Exercise aim
Here are some entries; quote each one exactly.

Records excerpted from a collection:
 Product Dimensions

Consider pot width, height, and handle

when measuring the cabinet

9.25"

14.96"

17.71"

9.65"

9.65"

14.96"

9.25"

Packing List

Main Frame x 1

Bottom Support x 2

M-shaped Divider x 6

Exercise result
 Product Dimensions

Consider pot width, height, and handle

when measuring the cabinet

9.25"

14.96"

17.71"

9.65"

9.65"

14.96"

9.25"

Packing List

Main Frame x 1

Bottom Support x 2

M-shaped Divider x 6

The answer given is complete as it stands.